We started to swim towards one then realized it was the wrong one. We started towards another and stopped again. It was very tiring and we gave up. I thought of the movie, Open Water. We then swam to the closest boat with the intention of telling them to radio our boat, the name started with a T! We climbed on and everyone looked at us like we were crazy. Finally our boat putted over and Jim jumped back in the water. I started to slowly lower myself down the metal ladder, facing away from the boat, when my butt slipped off the ladder rung and I crashed down onto the next rung. I heard everyone behind me gasp and Jim later told me it was funny to see everyone’s faces. The boat guy came over to make sure I was ok. I got into the water and then started to mentally moan at how bad it hurt. I had a bruise the next day.
We got on our boat and one of the crew guys kind of yelled at Jim for not remembering the name of the boat. I just hoped they hadn’t been waiting for us long.
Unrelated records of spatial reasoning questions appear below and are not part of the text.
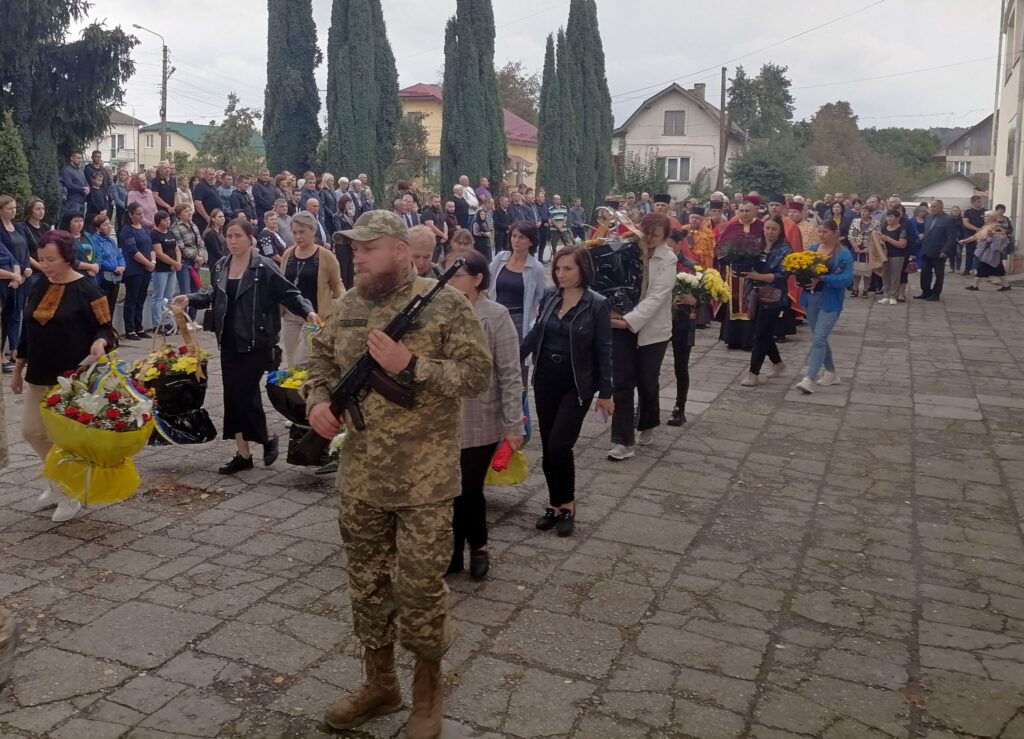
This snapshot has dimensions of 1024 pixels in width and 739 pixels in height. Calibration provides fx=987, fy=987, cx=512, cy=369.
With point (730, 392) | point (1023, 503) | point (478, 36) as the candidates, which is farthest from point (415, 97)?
point (1023, 503)

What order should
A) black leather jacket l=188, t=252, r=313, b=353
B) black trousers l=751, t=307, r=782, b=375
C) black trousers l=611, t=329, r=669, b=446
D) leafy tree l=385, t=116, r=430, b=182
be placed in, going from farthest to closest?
1. leafy tree l=385, t=116, r=430, b=182
2. black trousers l=751, t=307, r=782, b=375
3. black trousers l=611, t=329, r=669, b=446
4. black leather jacket l=188, t=252, r=313, b=353

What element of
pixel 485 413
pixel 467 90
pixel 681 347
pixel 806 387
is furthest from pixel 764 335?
pixel 467 90

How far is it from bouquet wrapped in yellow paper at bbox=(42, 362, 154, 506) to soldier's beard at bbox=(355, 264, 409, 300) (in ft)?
9.41

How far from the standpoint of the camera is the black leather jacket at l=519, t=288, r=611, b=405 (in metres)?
5.91

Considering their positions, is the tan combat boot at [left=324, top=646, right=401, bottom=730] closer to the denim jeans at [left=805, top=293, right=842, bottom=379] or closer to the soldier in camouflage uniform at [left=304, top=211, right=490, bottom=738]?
the soldier in camouflage uniform at [left=304, top=211, right=490, bottom=738]

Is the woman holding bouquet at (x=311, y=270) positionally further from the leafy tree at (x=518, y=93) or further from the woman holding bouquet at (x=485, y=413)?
the leafy tree at (x=518, y=93)

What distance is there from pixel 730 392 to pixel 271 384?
5557 mm

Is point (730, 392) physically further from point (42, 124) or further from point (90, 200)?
point (42, 124)

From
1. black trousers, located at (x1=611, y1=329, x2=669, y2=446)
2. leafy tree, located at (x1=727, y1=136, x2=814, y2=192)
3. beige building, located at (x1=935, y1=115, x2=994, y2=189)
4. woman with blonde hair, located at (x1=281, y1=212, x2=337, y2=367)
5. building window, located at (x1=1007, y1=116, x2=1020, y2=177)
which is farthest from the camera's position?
beige building, located at (x1=935, y1=115, x2=994, y2=189)

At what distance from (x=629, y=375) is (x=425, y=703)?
429 centimetres

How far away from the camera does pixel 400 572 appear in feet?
12.0

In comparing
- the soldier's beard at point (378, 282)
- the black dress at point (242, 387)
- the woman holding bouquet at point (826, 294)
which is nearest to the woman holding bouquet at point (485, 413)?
the soldier's beard at point (378, 282)

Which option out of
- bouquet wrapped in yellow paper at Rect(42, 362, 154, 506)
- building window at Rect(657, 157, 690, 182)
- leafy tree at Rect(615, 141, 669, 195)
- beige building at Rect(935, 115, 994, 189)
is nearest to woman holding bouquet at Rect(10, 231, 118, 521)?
bouquet wrapped in yellow paper at Rect(42, 362, 154, 506)

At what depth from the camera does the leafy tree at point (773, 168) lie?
5009cm
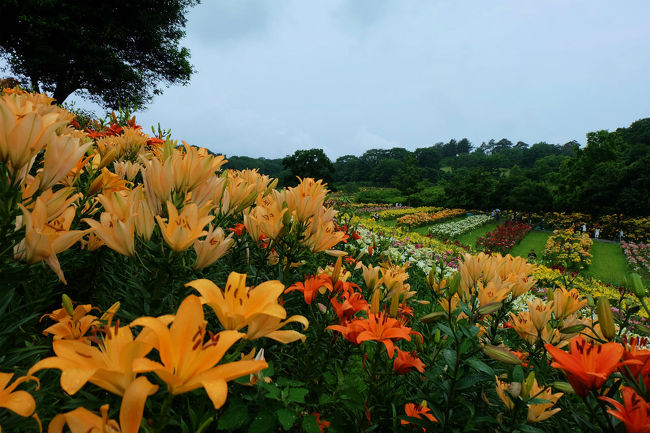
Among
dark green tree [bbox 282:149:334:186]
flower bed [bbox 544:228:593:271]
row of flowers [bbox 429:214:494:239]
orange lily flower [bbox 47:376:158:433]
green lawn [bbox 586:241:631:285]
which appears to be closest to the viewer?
orange lily flower [bbox 47:376:158:433]

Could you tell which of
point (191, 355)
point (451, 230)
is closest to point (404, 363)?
point (191, 355)

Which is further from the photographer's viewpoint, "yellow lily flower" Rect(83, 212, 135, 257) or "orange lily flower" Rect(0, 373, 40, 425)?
"yellow lily flower" Rect(83, 212, 135, 257)

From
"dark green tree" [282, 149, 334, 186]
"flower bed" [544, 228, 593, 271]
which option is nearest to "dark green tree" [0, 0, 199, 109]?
"flower bed" [544, 228, 593, 271]

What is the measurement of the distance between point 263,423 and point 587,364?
86 centimetres

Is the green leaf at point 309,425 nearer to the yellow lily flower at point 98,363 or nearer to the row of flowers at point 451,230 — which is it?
the yellow lily flower at point 98,363

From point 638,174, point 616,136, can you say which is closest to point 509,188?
point 638,174

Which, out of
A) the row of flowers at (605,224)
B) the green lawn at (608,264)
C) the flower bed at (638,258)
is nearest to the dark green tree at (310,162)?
the row of flowers at (605,224)

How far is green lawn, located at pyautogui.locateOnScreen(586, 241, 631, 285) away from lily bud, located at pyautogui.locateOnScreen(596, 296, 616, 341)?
12664mm

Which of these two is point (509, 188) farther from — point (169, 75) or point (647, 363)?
point (647, 363)

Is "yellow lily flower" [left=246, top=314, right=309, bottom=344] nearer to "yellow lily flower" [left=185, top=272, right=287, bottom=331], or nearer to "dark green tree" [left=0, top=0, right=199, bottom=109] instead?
"yellow lily flower" [left=185, top=272, right=287, bottom=331]

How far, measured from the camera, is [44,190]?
84 centimetres

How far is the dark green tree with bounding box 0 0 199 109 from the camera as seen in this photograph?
10.4 meters

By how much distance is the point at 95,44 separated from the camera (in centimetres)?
1111

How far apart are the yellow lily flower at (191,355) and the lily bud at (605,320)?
108 centimetres
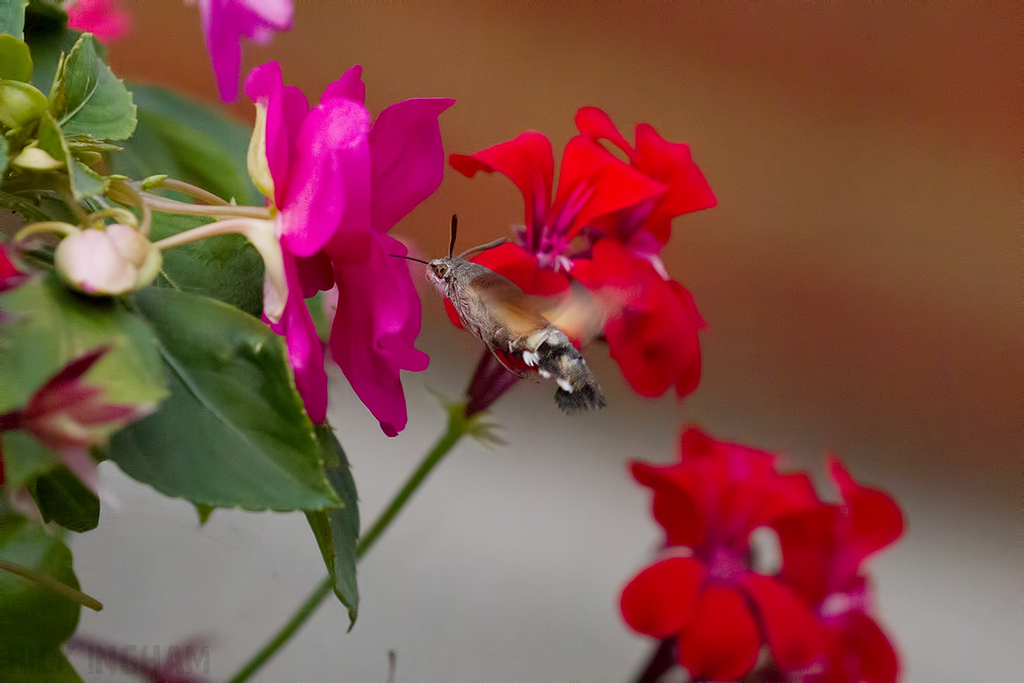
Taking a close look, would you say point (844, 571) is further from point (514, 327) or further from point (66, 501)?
point (66, 501)

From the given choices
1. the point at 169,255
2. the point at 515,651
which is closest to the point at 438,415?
the point at 515,651

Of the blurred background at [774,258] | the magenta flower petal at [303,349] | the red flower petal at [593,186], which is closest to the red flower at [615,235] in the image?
the red flower petal at [593,186]

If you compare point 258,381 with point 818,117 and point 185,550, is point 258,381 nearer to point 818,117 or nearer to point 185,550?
point 185,550

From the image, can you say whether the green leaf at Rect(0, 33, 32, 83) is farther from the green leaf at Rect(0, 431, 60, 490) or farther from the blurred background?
the blurred background

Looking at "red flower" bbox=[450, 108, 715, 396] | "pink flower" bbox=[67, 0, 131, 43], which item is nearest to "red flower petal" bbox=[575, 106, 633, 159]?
"red flower" bbox=[450, 108, 715, 396]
That night, at the hotel, we were stressing about what to do next. We found a few people in the hotel sitting at travel desks for different travel companies. We told one of the guys we wanted to go to Petra and stay a few days. He told us about a day trip there and back including flights. We countered saying we wanted to stay a few days and the flight part sounded ok but we could do the rest ourselves. He then said something funny – he’d never heard of anyone doing it on their own and staying a few days. He seemed to think it was a crazy idea. As we walked away, we laughed at how far away this nice resort was from what we were used to. I lamented again at how I hate resorts and how they are so unhelpful when it comes to travel plans. If we were at a hostel, they would have been able to help us with Petra travel plans, no problem.
One nice thing about the fancy resort, however, is that you never have to worry about being able to pay everyone baksheesh (tips) for every little thing. I was thinking that the hotel management must really have to teach the employees that in “western style hotels” it is not acceptable to ask for or expect baksheesh. I feel like that might be a hard thing for Egyptians to understand. But oh, it is a nice feeling to not have to worry about it.
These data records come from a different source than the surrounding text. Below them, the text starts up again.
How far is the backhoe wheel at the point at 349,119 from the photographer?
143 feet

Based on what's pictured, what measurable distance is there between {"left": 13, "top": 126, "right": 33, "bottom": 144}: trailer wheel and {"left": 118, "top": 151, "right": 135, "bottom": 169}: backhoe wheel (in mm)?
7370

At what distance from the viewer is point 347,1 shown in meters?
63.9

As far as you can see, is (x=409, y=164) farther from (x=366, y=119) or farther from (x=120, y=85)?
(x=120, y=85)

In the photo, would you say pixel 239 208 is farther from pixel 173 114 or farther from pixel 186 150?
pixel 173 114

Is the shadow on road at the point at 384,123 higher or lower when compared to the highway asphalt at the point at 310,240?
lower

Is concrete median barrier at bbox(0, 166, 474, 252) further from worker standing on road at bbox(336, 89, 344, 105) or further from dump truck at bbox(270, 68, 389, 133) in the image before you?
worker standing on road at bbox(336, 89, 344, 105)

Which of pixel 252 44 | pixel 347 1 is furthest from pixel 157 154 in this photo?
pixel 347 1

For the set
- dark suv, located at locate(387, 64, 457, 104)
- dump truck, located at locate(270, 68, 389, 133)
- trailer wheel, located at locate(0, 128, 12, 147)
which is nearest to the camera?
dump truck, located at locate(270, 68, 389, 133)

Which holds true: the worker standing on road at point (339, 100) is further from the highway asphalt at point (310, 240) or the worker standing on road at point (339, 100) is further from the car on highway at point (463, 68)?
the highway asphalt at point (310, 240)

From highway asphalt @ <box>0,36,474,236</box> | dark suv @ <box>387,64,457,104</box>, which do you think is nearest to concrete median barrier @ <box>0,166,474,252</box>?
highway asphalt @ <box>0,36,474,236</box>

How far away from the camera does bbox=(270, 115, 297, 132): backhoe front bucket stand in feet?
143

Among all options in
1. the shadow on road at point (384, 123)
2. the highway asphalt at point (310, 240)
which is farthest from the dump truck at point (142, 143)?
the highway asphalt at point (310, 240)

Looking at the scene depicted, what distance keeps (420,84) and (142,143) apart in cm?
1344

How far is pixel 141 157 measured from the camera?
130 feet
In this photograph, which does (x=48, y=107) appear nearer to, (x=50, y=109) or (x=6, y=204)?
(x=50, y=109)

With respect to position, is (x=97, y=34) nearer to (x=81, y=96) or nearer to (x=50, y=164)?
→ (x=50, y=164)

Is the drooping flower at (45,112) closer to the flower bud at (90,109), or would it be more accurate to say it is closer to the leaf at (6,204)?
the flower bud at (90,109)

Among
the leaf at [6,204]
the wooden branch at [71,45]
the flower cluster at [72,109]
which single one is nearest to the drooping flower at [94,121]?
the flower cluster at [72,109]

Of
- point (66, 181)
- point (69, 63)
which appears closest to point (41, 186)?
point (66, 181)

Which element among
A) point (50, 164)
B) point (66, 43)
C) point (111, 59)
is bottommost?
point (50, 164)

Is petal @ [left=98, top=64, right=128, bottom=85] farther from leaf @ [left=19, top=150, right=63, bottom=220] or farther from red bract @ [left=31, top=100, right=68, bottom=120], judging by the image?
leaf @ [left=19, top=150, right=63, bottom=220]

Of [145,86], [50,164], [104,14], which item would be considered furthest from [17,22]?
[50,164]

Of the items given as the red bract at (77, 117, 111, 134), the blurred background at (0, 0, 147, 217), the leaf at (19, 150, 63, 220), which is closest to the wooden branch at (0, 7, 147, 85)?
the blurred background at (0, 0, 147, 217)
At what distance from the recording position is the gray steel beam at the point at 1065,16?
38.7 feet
The next morning, today, in Sharm, we dipped into the nice Renaissance pool one last time, showered, packed, then got a cab to the bus station. We had had to call the station many times to finally get someone to answer the phone and tell us the bus times to Nuweiba. The people at the hotel were, not surprisingly, unfamiliar with the local bus times and have given us the wrong information.
At the station, it was like suddenly being back in Egypt and out of the sterile resort world. Jim stood at the ticket counter fighting to get a ticket as 5 other Egyptian men tried to push their way in, waving their hands with money in the ticket window… crazy. Finally he emerged with our bus tickets to Dahab – only 11 pounds for 1.5 hour ride, compared to the 700 pounds the hotel quoted for a limo!!
Representation of how people line up at ticket windows
The bus was pretty dirty and shoddy, but I’ve seen worse. At least it had a little A/C. We watched an episode of Heroes on Jim’s iPod. The scenery was nice, large sandy mountains all around, very desolate. We went through two passport checks and finally arrived in Dahab, a town also on the Red Sea, like Sharm, but much more of a backpacker, hippie vibe, which is good for us. Not that we are hippies, we aren’t. We hate hippies. (note: I actually got hate mail about the fact I said “I hate hippies.” For those of you out there lacking a sense of humor, it is a JOKE. I don’t “hate” anyone.)
We checked into the Ali Baba hotel and it’s fair to say it’s a far cry from the Renaissance, but as long as it’s clean it’s fine with me. The guy at reception, Mohammed (that is a very popular name here), talked to us about getting a taxi for 150 pounds tomorrow to take us to the ferry in Nuweiba and buy the tickets for us (which are 55$ US – very expensive). Hopefully we’ll be doing that tomorrow. If not, we’ll chill in Dahab.
Jim just ate for dinner a full, fresh snapper with calamari for $20. He is happy.